═══ Supplied material ═══

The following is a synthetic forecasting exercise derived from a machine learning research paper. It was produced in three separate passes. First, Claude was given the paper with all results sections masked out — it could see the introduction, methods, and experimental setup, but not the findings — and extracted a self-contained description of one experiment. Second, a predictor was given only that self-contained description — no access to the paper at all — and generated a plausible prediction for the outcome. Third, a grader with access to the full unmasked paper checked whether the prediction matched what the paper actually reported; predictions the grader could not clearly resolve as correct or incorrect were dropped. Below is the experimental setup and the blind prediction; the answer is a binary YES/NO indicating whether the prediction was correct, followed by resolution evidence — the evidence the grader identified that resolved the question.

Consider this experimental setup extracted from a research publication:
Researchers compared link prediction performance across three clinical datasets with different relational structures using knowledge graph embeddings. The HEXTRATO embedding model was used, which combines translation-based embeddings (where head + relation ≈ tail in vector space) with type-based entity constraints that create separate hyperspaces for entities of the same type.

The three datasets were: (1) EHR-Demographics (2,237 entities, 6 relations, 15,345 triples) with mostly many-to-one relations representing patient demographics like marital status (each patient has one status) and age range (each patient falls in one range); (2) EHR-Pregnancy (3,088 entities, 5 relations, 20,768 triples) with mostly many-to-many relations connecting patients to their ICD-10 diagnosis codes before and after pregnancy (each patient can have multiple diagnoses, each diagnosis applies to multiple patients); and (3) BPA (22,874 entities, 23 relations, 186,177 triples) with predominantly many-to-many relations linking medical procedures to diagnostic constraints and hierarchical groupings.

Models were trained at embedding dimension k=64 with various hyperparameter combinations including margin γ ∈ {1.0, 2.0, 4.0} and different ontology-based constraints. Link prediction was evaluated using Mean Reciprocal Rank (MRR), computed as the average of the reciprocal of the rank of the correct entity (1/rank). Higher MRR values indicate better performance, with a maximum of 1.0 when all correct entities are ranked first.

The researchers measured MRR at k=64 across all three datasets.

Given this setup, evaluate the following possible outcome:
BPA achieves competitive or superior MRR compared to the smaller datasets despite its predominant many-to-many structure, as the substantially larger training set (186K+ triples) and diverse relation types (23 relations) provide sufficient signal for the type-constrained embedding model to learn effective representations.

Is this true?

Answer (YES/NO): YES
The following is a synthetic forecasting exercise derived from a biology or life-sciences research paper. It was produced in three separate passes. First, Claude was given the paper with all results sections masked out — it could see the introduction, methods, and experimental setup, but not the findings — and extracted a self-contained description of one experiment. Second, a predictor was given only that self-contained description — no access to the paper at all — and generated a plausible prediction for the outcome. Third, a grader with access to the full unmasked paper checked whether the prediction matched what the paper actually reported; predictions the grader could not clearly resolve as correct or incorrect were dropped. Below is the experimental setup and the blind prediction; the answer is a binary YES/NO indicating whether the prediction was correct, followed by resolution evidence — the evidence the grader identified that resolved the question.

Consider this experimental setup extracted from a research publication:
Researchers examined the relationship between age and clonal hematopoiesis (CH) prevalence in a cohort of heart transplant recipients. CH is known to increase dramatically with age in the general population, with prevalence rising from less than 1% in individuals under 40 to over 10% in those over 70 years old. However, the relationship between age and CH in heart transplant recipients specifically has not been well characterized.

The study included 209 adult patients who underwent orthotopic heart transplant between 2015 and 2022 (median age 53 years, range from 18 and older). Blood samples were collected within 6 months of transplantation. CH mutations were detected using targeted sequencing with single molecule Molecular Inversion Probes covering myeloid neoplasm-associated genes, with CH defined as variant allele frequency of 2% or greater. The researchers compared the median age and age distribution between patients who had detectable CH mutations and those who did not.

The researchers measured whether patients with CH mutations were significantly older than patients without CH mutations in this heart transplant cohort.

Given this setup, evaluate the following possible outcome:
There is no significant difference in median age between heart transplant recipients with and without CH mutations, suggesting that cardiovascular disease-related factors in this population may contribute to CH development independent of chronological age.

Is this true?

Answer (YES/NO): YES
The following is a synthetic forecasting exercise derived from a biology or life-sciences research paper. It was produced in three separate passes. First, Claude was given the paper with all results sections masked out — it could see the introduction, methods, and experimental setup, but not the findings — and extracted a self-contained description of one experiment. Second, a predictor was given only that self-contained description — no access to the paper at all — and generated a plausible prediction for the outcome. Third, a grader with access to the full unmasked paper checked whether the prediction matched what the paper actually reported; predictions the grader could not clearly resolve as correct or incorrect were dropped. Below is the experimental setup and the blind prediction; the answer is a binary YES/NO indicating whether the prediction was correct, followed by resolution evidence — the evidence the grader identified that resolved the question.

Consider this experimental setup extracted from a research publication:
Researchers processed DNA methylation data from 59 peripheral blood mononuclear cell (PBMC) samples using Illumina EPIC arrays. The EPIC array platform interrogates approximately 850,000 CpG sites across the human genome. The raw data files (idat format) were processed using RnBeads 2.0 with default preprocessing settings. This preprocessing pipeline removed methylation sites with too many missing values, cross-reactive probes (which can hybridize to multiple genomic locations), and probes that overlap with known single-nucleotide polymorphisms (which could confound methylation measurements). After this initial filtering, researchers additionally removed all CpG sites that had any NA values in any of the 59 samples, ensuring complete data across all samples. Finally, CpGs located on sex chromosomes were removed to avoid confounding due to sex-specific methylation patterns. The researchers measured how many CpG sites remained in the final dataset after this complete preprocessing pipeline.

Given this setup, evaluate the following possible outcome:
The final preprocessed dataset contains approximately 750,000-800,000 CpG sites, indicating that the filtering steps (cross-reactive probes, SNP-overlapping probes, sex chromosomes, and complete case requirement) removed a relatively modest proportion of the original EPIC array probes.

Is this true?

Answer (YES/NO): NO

═══

*Required work:*
All lines holding the word "transplant" must be found in the listing and copied.

*Answer below:*
Researchers examined the relationship between age and clonal hematopoiesis (CH) prevalence in a cohort of heart transplant recipients. CH is known to increase dramatically with age in the general population, with prevalence rising from less than 1% in individuals under 40 to over 10% in those over 70 years old. However, the relationship between age and CH in heart transplant recipients specifically has not been well characterized.
The study included 209 adult patients who underwent orthotopic heart transplant between 2015 and 2022 (median age 53 years, range from 18 and older). Blood samples were collected within 6 months of transplantation. CH mutations were detected using targeted sequencing with single molecule Molecular Inversion Probes covering myeloid neoplasm-associated genes, with CH defined as variant allele frequency of 2% or greater. The researchers compared the median age and age distribution between patients who had detectable CH mutations and those who did not.
The researchers measured whether patients with CH mutations were significantly older than patients without CH mutations in this heart transplant cohort.
There is no significant difference in median age between heart transplant recipients with and without CH mutations, suggesting that cardiovascular disease-related factors in this population may contribute to CH development independent of chronological age.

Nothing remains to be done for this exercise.